[Problem description]
Count the lines of the rows below that contain the string "catalogue" and reply with that number only.

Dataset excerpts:
>> start
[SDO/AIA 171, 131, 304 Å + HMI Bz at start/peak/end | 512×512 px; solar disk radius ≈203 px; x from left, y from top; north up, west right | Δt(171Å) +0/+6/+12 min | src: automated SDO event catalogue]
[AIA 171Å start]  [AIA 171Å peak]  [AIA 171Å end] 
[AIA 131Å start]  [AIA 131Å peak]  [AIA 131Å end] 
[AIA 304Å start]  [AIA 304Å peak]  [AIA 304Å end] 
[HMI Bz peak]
>> end
>> start
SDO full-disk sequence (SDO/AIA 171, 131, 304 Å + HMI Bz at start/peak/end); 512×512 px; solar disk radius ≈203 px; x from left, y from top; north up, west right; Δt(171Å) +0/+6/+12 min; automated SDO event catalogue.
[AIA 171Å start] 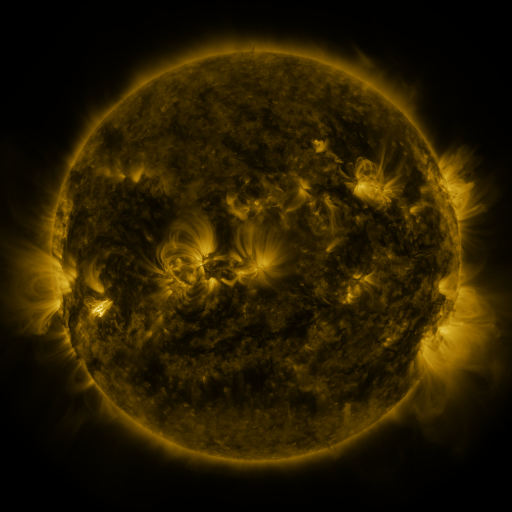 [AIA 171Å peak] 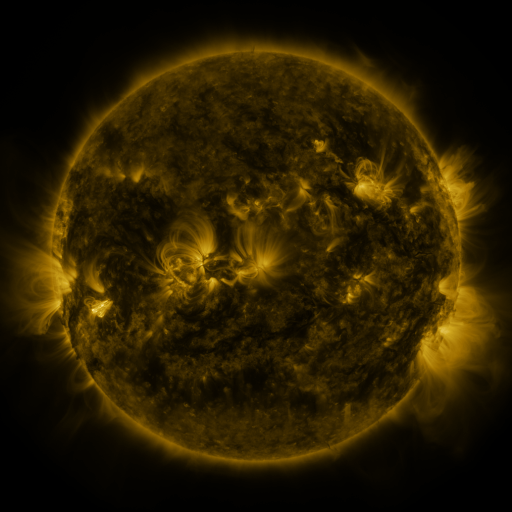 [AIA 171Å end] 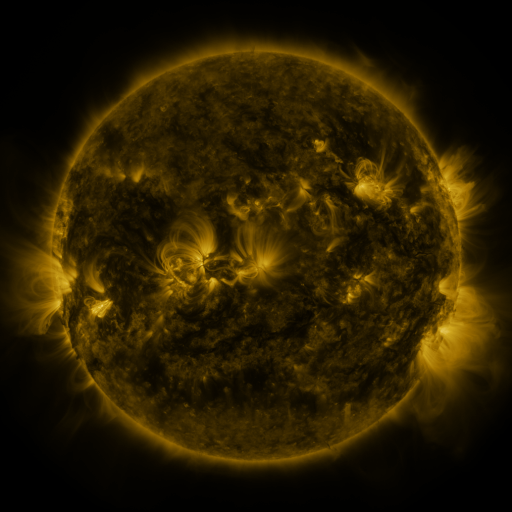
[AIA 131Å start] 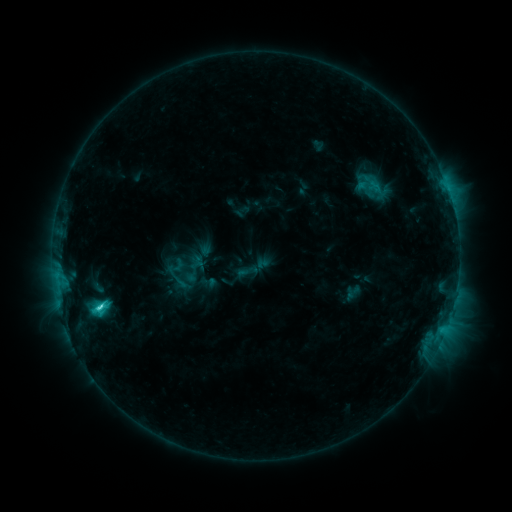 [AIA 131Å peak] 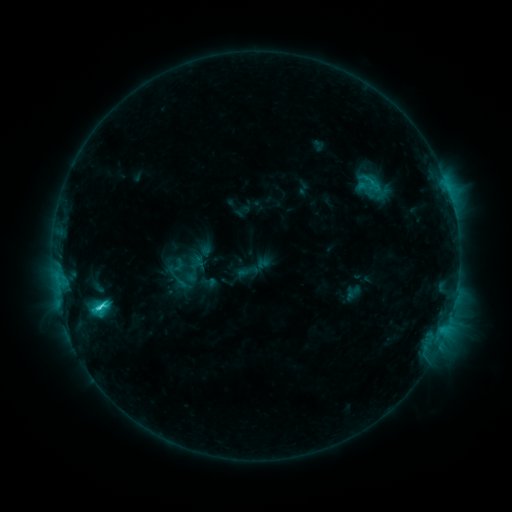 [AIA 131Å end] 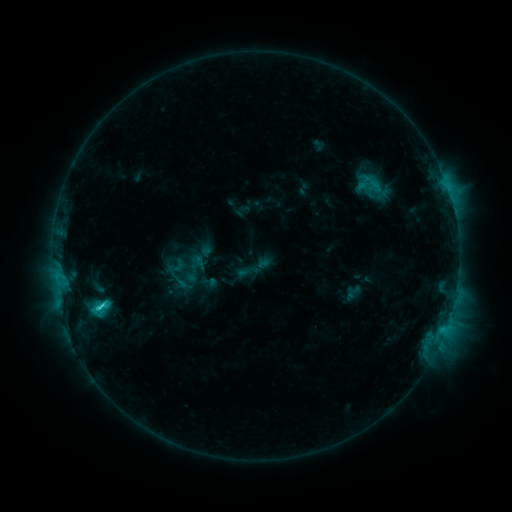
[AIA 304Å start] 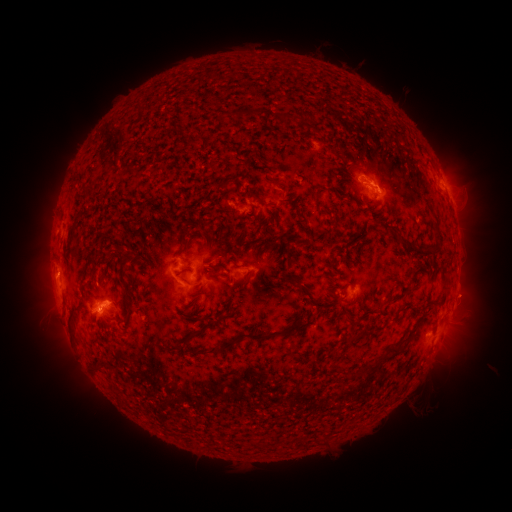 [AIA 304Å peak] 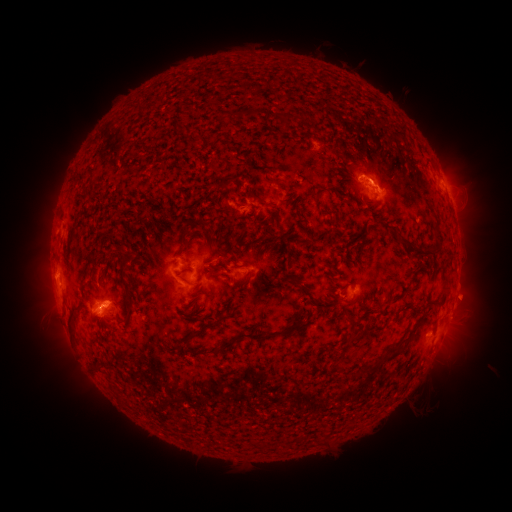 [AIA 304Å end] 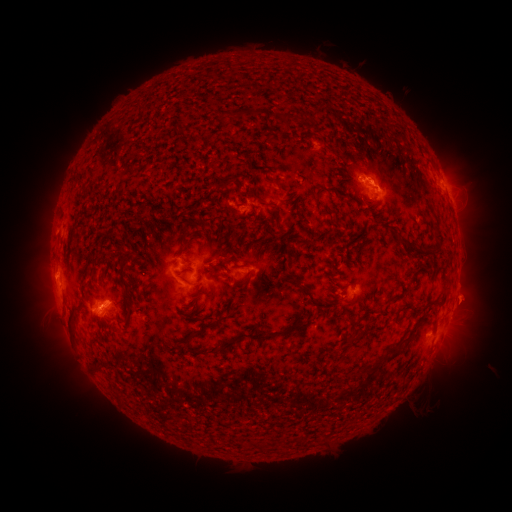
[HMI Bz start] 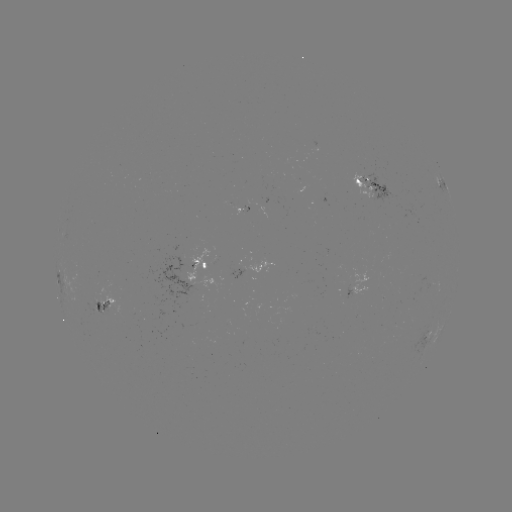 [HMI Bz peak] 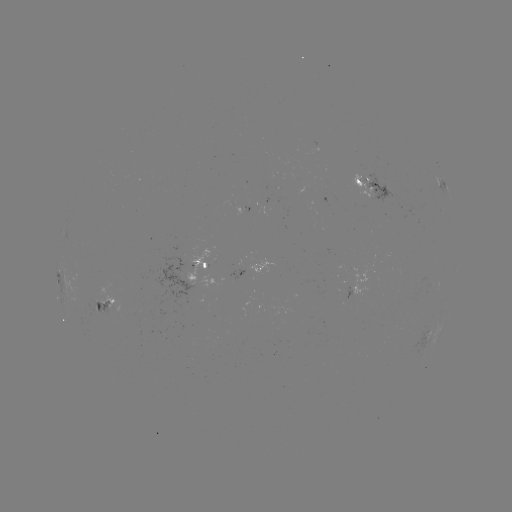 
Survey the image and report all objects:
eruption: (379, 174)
>> end
[Task answer]
2